In addition, if any Common Shares are exchanged by a Participant or withheld
from a Participant as full or partial payment to the Company of the exercise
price or tax withholding upon exercise or payment of an Award, then the number
of Common Shares that shall be charged against the maximum number of Common
shares that may be issued pursuant to the Plan shall be reduced by the number of
Common Shares so exchanged or withheld. Any Awards settled in cash shall not be
counted against the share limitation set forth in this Section 3.1.

      Section 3.2. Per Participant Limitations. The maximum number of Common
Shares that may be granted as Awards to a Participant in any fiscal year of the
Company is as follows:

      (a) With respect to Options, no more than 100,000 Common Shares may be
subject to options granted in the year, subject to adjustment in accordance with
Section 3.3;

      (b) With respect to Restricted Common Shares (not issued in connection
with Performance Awards), no more than $500,000 in Common Shares, based on the
Fair Market Value of the shares on the Date of Grant, may be awarded in the
year;

      (c) With respect to Performance Awards, no more than $1,000,000 in Common
Shares, based on the Fair Market Value of the shares on the Date of Grant, may
be awarded in the year;

      (d) With respect to Share Unit Awards, no more than $500,000 in Share Unit
Awards, based on the Fair Market Value of a Common Share on the Date of Grant,
may be awarded in the year; and

      (e) With respect to Stock Awards, no more than $500,000 in Common Shares,
based on the Fair Market Value of the shares on the Date of Grant, may be
awarded in the year.
_ _ _ _ _ _ _
In the plan excerpt, what is the most a Participant may receive in Performance Awards in one fiscal year? The material that comes next has no connection to the plan excerpt.

(Items stored in a collection)
_ _ _ _ _ _ _
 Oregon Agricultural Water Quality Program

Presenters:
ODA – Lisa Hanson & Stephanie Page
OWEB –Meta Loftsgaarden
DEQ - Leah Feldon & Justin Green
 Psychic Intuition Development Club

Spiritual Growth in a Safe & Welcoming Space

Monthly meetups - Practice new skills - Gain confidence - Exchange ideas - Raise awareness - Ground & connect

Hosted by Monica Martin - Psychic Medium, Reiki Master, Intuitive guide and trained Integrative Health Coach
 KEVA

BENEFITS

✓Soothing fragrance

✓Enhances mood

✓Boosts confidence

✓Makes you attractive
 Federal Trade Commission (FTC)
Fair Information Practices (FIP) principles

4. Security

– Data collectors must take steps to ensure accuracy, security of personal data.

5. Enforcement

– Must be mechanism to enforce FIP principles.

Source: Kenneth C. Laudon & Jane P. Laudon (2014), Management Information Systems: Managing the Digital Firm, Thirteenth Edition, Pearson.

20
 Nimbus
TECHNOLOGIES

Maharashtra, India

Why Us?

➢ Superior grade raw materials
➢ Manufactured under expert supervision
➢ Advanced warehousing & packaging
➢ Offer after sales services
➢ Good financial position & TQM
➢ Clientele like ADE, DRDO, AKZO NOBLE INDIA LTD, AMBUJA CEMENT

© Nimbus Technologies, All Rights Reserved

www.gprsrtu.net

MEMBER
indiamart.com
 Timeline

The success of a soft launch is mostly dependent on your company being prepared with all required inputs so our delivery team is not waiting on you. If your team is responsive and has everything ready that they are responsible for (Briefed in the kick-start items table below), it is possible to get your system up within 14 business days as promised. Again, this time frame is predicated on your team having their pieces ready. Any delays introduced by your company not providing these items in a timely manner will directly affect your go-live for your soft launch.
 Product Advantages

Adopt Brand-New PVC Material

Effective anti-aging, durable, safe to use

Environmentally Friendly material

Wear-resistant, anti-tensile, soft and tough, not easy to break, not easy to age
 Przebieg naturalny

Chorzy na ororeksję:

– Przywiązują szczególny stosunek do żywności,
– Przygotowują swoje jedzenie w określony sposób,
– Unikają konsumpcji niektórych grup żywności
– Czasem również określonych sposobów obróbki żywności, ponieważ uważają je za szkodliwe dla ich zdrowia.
_ _ _ _ _ _ _
== Exercise response ==
No more than $1,000,000 in Common Shares, based on the Fair Market Value of the shares on the Date of Grant.